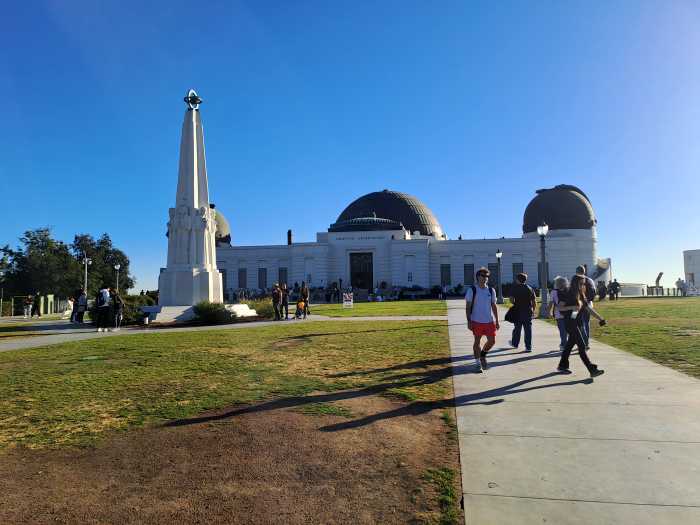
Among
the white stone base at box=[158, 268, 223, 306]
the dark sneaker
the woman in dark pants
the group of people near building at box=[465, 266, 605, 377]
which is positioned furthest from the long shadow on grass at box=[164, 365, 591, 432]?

Aim of the task | Copy the lines above word for word, leaving out the picture.

The answer |
Among
the white stone base at box=[158, 268, 223, 306]
the dark sneaker
the woman in dark pants
the group of people near building at box=[465, 266, 605, 377]
which is positioned furthest from the long shadow on grass at box=[164, 365, 591, 432]?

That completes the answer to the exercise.